» DATASET

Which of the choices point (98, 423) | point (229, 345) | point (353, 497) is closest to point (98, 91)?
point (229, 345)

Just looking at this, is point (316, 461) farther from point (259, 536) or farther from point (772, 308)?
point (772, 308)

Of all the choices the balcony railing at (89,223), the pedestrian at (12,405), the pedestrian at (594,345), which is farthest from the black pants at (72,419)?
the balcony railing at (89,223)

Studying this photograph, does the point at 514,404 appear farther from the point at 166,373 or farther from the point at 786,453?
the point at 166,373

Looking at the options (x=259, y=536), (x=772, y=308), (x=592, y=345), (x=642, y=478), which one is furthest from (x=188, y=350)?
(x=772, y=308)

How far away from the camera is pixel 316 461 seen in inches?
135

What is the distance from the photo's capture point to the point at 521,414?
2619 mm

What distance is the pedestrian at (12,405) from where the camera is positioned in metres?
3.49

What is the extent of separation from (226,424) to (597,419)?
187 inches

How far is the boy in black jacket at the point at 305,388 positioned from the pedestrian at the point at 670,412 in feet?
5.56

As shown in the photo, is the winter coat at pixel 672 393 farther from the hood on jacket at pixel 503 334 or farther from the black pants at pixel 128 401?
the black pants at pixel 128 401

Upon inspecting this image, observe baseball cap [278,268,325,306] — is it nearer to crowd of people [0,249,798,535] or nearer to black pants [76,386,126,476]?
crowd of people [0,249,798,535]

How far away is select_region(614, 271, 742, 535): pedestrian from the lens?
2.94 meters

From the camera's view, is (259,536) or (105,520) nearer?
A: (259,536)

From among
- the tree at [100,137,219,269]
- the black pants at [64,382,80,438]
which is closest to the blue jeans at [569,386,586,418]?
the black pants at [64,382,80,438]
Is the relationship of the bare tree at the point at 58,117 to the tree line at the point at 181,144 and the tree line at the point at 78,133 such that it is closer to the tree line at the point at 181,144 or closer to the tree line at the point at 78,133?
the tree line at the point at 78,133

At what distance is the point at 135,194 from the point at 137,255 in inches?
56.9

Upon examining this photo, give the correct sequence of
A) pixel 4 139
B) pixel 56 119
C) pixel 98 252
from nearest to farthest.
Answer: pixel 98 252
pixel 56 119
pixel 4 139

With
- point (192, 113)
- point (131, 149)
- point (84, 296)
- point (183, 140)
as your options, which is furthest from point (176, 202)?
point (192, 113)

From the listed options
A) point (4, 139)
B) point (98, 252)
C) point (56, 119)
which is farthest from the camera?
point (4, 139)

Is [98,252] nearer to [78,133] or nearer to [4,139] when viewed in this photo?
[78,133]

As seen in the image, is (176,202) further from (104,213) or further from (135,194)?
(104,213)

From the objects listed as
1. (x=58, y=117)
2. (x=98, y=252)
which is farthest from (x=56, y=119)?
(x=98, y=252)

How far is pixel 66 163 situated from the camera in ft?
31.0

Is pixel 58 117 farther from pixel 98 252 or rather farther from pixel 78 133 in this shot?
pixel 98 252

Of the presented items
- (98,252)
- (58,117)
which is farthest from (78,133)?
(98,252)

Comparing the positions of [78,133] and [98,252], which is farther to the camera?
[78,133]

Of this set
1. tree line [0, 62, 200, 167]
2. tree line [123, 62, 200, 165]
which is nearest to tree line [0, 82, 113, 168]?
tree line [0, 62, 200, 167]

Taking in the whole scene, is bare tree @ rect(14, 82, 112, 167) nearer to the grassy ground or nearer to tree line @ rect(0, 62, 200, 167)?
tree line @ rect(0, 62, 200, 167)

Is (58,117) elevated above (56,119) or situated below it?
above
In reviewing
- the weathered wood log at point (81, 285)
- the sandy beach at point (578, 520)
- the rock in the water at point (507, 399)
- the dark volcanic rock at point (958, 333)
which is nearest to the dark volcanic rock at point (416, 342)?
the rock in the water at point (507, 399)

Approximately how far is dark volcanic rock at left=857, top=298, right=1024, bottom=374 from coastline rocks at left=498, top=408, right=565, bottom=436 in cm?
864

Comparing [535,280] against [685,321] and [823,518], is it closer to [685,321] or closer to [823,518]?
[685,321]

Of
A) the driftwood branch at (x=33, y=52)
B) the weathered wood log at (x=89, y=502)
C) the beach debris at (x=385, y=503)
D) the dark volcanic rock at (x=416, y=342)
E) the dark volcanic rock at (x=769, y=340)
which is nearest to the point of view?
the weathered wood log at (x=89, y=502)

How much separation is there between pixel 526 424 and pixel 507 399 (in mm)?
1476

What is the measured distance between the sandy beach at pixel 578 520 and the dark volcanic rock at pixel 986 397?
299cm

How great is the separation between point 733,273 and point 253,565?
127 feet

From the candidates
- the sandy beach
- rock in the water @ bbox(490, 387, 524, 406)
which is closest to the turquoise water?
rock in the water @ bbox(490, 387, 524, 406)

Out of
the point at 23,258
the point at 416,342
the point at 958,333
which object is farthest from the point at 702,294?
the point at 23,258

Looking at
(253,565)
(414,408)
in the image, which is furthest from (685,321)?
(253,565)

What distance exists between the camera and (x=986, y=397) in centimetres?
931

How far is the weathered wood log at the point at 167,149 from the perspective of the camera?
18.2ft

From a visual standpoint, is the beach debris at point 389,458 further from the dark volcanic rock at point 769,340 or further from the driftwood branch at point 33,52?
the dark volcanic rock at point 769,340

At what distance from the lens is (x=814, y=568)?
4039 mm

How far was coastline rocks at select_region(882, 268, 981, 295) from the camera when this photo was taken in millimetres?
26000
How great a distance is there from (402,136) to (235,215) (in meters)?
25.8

--

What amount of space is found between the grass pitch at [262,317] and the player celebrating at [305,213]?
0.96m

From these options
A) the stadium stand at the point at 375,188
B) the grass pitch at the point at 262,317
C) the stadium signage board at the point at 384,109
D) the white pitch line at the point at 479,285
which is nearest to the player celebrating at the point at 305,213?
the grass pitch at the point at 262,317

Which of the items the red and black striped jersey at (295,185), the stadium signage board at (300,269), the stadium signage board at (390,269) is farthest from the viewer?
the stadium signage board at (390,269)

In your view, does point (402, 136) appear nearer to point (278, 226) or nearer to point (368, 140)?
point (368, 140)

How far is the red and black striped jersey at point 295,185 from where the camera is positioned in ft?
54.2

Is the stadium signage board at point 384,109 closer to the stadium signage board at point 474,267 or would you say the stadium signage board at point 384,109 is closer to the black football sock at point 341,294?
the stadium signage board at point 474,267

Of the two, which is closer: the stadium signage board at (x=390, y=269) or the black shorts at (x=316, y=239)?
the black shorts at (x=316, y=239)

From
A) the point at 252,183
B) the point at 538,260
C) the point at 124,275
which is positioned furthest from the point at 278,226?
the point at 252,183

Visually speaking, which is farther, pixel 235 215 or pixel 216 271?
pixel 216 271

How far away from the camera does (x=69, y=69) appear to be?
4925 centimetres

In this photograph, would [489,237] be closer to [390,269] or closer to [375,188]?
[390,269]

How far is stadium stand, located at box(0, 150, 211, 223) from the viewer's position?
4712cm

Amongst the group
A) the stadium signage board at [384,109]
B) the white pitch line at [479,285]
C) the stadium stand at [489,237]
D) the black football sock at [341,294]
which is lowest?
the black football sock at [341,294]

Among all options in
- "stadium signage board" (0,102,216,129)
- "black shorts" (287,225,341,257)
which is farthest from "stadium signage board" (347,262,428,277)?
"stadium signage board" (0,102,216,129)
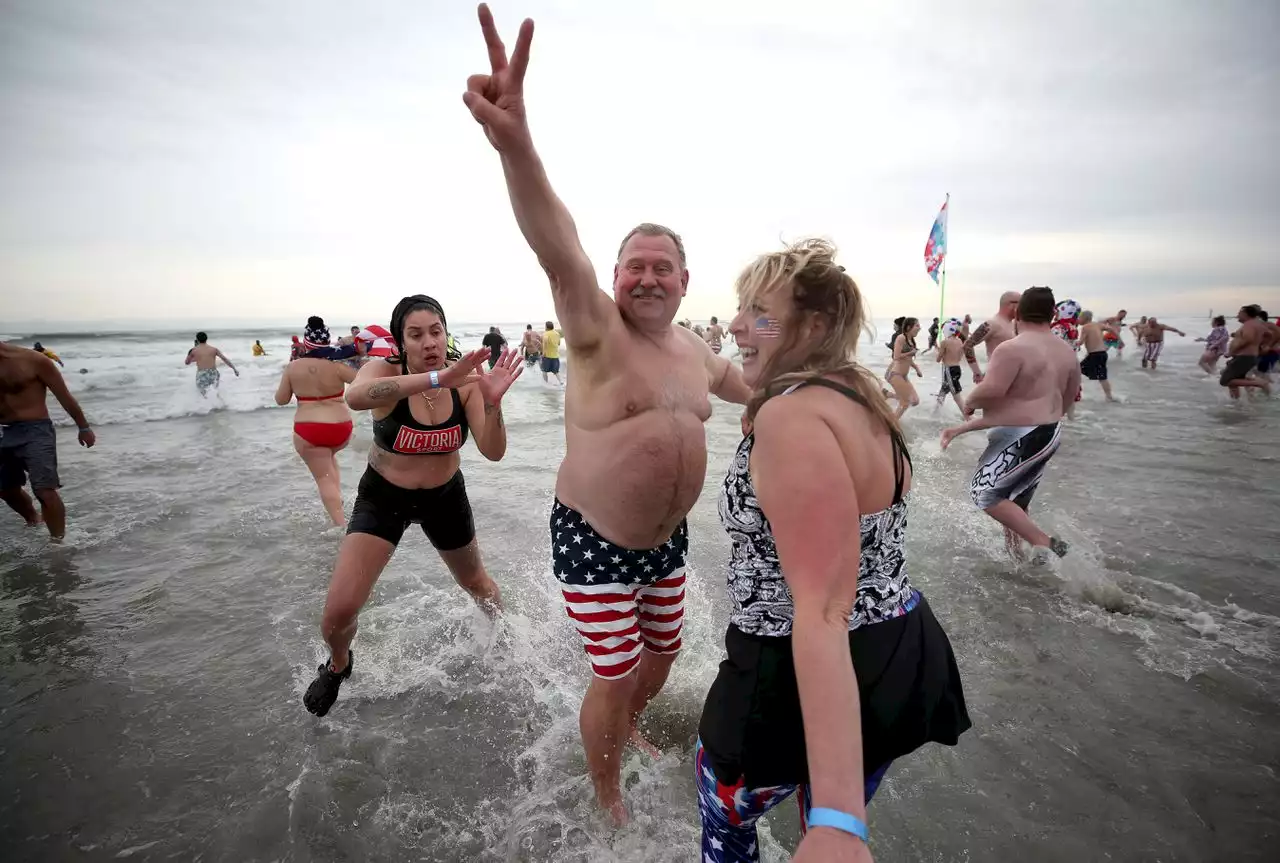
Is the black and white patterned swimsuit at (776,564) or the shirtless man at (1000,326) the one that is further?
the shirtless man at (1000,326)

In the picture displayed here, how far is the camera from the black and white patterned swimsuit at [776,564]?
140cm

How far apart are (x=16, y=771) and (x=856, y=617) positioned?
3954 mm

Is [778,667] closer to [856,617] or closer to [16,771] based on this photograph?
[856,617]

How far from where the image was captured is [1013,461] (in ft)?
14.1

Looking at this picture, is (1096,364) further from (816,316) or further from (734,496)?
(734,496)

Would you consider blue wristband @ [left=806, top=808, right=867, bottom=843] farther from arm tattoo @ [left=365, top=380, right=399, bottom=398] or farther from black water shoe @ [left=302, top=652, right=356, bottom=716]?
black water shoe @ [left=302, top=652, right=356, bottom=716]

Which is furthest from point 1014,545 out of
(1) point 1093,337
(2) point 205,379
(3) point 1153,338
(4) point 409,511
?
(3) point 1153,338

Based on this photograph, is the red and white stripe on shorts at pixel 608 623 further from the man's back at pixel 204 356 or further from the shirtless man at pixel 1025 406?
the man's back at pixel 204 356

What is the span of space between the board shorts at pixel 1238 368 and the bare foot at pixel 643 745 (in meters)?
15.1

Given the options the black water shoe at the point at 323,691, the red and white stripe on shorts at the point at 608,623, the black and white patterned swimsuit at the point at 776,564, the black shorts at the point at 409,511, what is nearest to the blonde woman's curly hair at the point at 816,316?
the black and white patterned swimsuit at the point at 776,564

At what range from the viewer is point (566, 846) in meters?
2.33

» WHAT YOU WILL DO
Update the lines starting at the line that contains "As shown in" and ending after the line that contains "A: (259,536)" by replacing "winter coat" with "parka" and keeping everything else unchanged. Return only those lines.

» OUTPUT BELOW
As shown in the photo, is the parka at pixel 672 393 farther from the hood on jacket at pixel 503 334 or farther from the black pants at pixel 128 401?
the black pants at pixel 128 401

Upon inspecting this image, observe baseball cap [278,268,325,306] — is it nearer to crowd of people [0,249,798,535] or nearer to black pants [76,386,126,476]?
crowd of people [0,249,798,535]

How far away is select_region(614, 271, 742, 535): pedestrian from the lens?
2.94 meters

From the camera's view, is (259,536) or (105,520) nearer?
A: (259,536)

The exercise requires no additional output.